Peyrottes S, Villard A-L, Coussot G, Augustijns P, Lefebvre I, Aubertin A-M, Gosselin G, Périgaud C
Institut des Biomolécules Max Mousseron (IBMM), UMR 5247 CNRS-UM1-UM2, Université Montpellier 2, cc1705, Montpellier, France.
Nucleic Acids Symp Ser (Oxf). 2008(52):539-40. doi: 10.1093/nass/nrn273.
Synthesis, in vitro anti-HIV activity, stability studies as well as potential for oral absorption of some novel phenyl S-acyl-2-thioethyl (SATE) phosphotriester derivatives of AZT (zidovudine; 3'-azido-2',3'- dideoxythymidine) are reported herein. These mononucleotide prodrugs (pronucleotides) are characterized by the presence of polar (amino or hydroxyl) functions on the SATE biolabile phosphate protections. Whereas pronucleotides incorporating an amino residue in the vicinity of the thioester functionality display low chemical stability, the introduction of one or two hydroxyl groups on the SATE moiety confers high resistance of the resulting prodrugs towards esterase hydrolysis. Thus, one of these pronucleotides, derivative 2, was able to cross a Caco-2 cell monolayer mainly in intact form, probing that its further development is warranted as a possible HIV-pronucleotide candidate.
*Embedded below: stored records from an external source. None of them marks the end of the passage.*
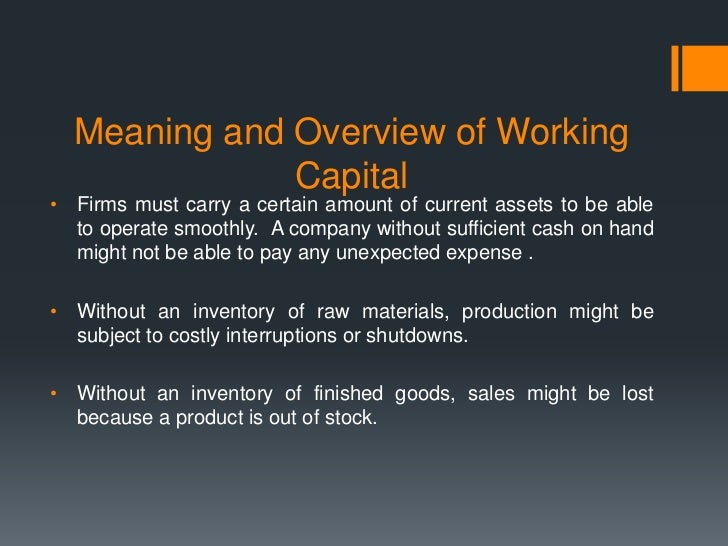 Meaning and Overview of Working Capital

• Firms must carry a certain amount of current assets to be able to operate smoothly. A company without sufficient cash on hand might not be able to pay any unexpected expense .

• Without an inventory of raw materials, production might be subject to costly interruptions or shutdowns.

• Without an inventory of finished goods, sales might be lost because a product is out of stock.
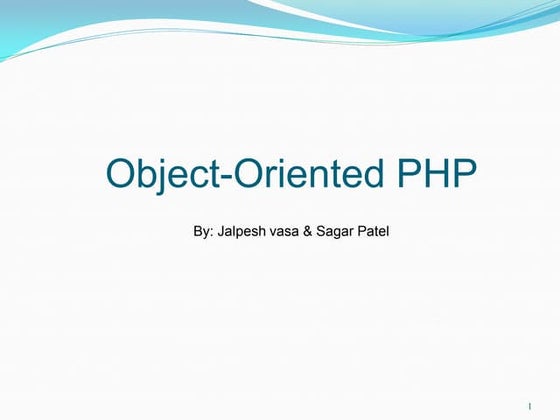 Object-Oriented PHP

By: Jalpesh vasa & Sagar Patel

1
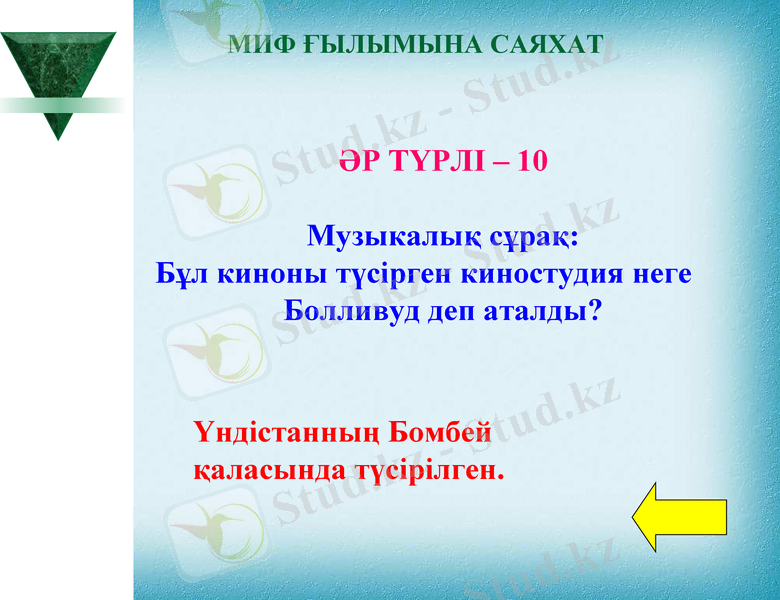 МИФ ҒЫЛЫМЫНА САЯХАТ

ӘР ТҮРЛІ – 10

Музыкалық сұрақ:
Бұл киноны түсірген киностудия неге Болливуд деп аталды?

Үндістанның Бомбей қаласында түсірілген.

Stud.kz - Stud.kz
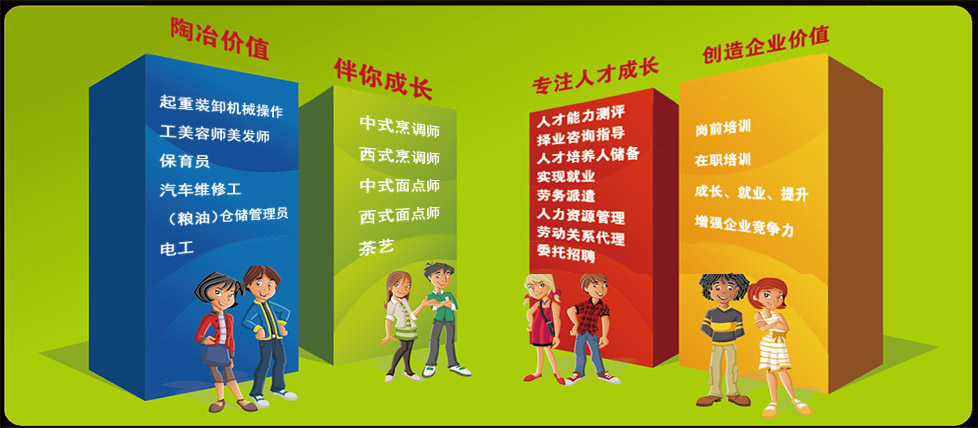 陶冶价值

起重装卸机械操作
工美容师美发师
保育员
汽车维修工
（粮油）仓储管理员
电工

伴你成长

中式烹调师
西式烹调师
中式面点师
西式面点师
茶艺

专注人才成长

人才能力测评
择业咨询指导
人才培养人储备
实现就业
劳务派遣
人力资源管理
劳动关系代理
委托招聘

创造企业价值

岗前培训
在职培训
成长、就业、提升
增强企业竞争力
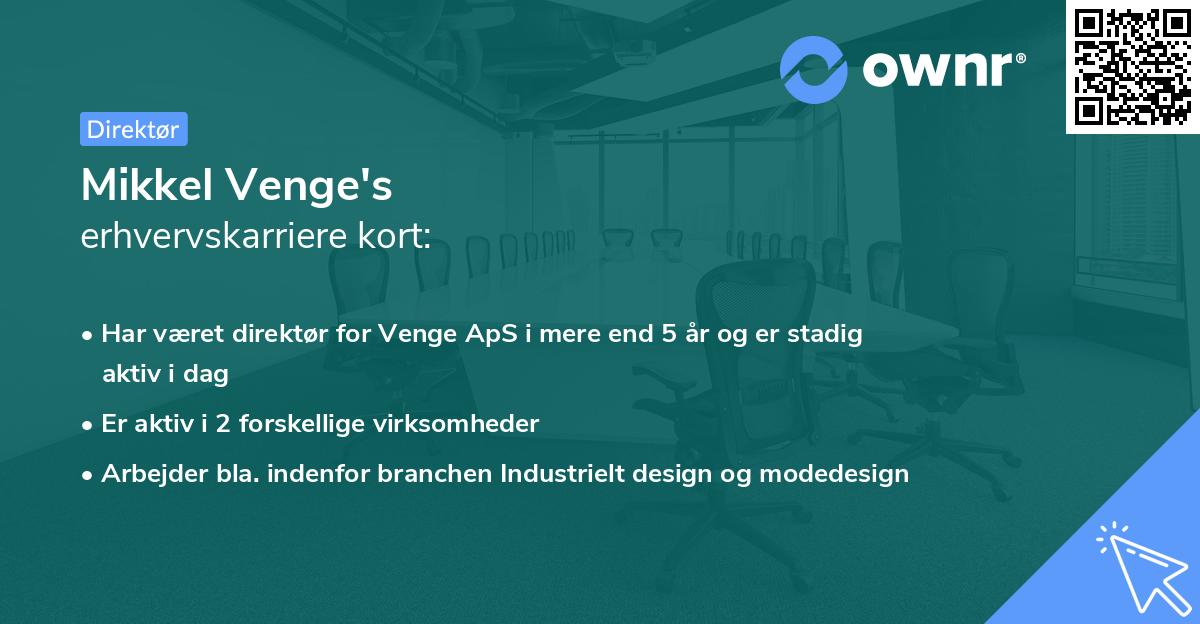 ownr®

Direktør

Mikkel Venge's
erhvervskarriere kort:

• Har været direktør for Venge ApS i mere end 5 år og er stadig aktiv i dag
• Er aktiv i 2 forskellige virksomheder
• Arbejder bla. indenfor branchen Industrielt design og modedesign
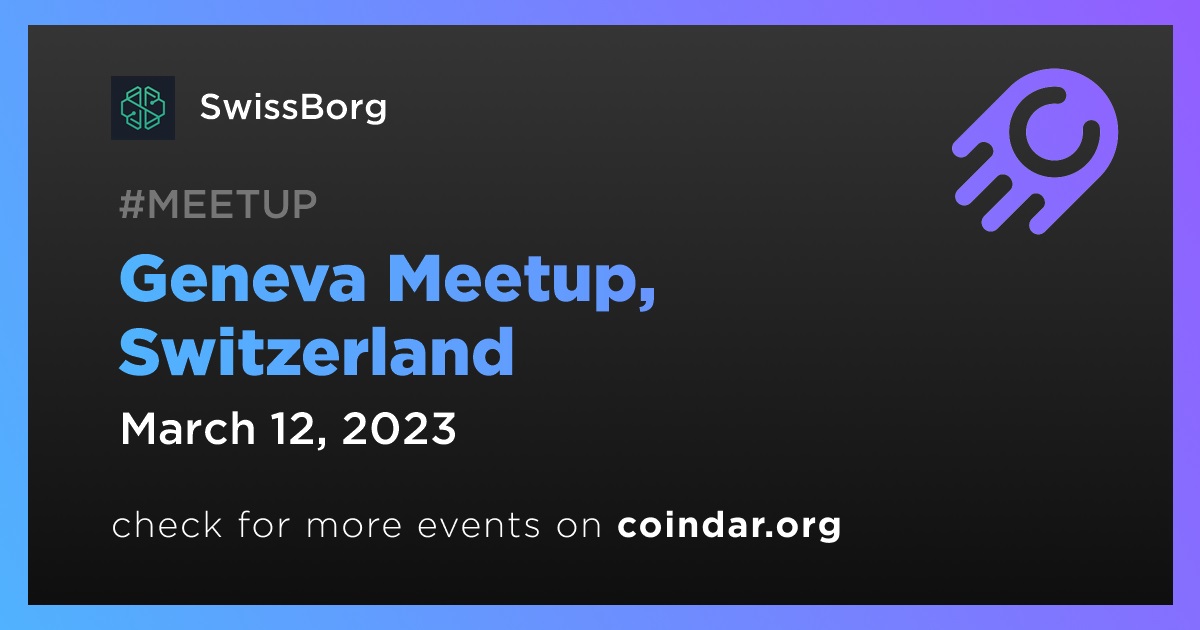 SwissBorg

#MEETUP

Geneva Meetup, Switzerland

March 12, 2023

check for more events on coindar.org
本文报道了一些新型齐多夫定(叠氮胸苷;3'-叠氮-2',3'-双脱氧胸苷)的苯基S-酰基-2-硫代乙基(SATE)磷酸三酯衍生物的合成、体外抗HIV活性、稳定性研究以及口服吸收潜力。这些单核苷酸前药(前核苷酸)的特点是在SATE生物可裂解的磷酸保护基上存在极性(氨基或羟基)官能团。虽然在硫酯官能团附近含有氨基残基的前核苷酸显示出低化学稳定性,但在SATE部分引入一个或两个羟基会使所得前药对酯酶水解具有高抗性。因此,这些前核苷酸之一,衍生物2,能够主要以完整形式穿过Caco-2细胞单层,表明其作为一种可能的HIV前核苷酸候选物值得进一步开发。